[DATA PROVIDED]
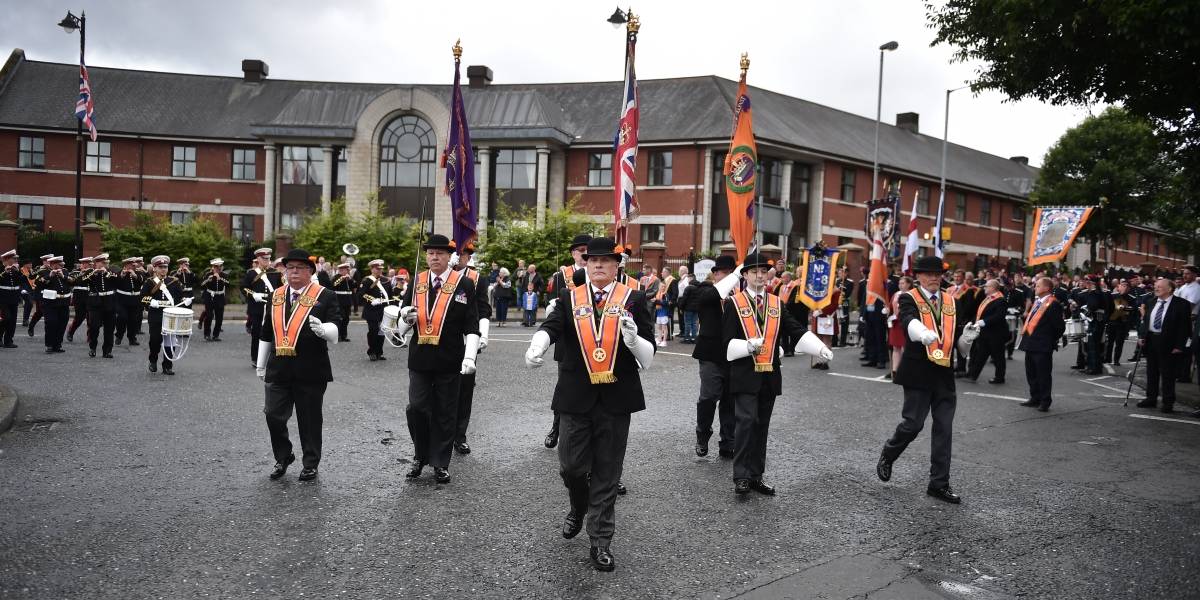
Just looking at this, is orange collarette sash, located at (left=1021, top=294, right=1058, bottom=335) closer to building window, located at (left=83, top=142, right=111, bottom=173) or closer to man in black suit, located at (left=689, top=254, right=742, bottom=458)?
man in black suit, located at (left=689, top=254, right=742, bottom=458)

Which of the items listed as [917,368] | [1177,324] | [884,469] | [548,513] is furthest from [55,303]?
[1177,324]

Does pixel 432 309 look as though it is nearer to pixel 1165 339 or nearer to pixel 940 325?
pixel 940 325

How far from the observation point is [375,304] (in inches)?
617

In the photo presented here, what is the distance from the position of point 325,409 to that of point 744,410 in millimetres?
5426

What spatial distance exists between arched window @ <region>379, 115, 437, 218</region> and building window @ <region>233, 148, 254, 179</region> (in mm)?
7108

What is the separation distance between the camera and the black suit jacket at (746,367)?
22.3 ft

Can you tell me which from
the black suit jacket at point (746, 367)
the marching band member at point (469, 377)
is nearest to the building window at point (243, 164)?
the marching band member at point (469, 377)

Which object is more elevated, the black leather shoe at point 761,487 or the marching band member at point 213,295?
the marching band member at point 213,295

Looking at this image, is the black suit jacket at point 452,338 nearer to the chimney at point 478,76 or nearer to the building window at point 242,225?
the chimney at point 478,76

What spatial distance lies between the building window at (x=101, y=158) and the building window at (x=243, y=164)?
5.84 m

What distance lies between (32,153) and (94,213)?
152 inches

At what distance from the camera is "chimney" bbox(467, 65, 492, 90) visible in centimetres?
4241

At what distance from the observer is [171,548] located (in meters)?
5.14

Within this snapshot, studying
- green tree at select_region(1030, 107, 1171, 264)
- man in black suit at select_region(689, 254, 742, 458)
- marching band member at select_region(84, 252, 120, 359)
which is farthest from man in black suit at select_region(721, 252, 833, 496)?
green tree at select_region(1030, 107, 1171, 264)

--

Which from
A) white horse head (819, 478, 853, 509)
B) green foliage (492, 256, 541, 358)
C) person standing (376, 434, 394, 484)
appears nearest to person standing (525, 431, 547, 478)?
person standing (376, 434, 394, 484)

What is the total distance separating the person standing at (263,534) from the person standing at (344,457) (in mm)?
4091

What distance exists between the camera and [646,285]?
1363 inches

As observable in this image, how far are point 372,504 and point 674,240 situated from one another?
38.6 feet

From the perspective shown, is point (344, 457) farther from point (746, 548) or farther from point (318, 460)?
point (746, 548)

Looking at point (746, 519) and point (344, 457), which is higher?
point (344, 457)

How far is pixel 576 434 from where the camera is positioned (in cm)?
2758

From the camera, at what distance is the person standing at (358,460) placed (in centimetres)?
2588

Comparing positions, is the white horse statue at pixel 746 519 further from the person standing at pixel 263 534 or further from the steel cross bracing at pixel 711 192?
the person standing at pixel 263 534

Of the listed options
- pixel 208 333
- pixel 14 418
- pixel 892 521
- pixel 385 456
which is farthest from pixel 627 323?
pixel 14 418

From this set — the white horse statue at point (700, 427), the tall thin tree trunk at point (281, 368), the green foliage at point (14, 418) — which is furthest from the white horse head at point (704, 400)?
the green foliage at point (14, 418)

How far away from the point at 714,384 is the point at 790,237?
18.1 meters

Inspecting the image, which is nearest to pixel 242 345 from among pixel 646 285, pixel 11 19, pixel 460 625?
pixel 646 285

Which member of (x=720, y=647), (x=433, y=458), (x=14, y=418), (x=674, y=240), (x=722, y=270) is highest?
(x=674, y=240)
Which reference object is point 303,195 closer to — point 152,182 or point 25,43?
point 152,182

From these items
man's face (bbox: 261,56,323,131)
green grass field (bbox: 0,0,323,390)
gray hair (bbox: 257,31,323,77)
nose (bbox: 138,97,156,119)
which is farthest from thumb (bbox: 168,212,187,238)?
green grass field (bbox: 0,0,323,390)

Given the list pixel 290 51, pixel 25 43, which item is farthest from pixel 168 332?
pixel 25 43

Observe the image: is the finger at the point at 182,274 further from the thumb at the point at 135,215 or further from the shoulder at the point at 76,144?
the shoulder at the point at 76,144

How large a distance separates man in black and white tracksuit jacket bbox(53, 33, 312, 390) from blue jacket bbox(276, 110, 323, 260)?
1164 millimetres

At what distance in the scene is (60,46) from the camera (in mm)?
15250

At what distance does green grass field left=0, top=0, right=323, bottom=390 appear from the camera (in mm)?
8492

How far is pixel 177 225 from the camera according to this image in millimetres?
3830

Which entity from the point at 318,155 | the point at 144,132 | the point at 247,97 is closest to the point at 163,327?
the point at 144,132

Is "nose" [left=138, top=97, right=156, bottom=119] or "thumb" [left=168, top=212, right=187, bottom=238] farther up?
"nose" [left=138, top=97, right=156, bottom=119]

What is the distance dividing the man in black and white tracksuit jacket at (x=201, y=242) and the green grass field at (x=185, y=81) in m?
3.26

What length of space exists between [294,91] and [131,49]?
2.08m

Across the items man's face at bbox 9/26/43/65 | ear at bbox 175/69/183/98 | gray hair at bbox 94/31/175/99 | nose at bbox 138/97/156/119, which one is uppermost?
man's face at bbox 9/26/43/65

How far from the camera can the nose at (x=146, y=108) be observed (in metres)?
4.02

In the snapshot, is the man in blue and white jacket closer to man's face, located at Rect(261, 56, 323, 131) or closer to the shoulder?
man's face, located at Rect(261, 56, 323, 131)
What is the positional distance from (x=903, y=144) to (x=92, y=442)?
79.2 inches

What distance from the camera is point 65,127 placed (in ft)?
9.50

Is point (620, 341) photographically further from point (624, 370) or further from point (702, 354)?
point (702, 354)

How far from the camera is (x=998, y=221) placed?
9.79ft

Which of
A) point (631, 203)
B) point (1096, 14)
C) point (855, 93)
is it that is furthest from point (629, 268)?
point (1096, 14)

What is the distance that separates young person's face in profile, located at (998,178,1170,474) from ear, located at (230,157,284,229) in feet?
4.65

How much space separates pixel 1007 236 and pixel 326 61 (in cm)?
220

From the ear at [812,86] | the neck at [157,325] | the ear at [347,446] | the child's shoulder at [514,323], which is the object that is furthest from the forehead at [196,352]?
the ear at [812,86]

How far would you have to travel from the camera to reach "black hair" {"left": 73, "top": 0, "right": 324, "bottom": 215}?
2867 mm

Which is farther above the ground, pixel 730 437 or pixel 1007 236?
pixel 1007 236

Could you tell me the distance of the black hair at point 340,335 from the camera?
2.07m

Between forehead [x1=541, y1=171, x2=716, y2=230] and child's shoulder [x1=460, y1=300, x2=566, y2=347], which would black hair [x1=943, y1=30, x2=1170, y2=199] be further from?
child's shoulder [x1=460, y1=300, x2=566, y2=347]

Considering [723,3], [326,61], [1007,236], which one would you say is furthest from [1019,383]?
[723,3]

[EXERCISE GOAL] Pull out every line above that contains the word "foliage", and treat uppercase and lowercase as different.

[RESPONSE BELOW]
B) green foliage (492, 256, 541, 358)
From this set — the white horse statue at point (700, 427), the tall thin tree trunk at point (281, 368), the green foliage at point (14, 418) — which is furthest from the white horse head at point (704, 400)?
the green foliage at point (14, 418)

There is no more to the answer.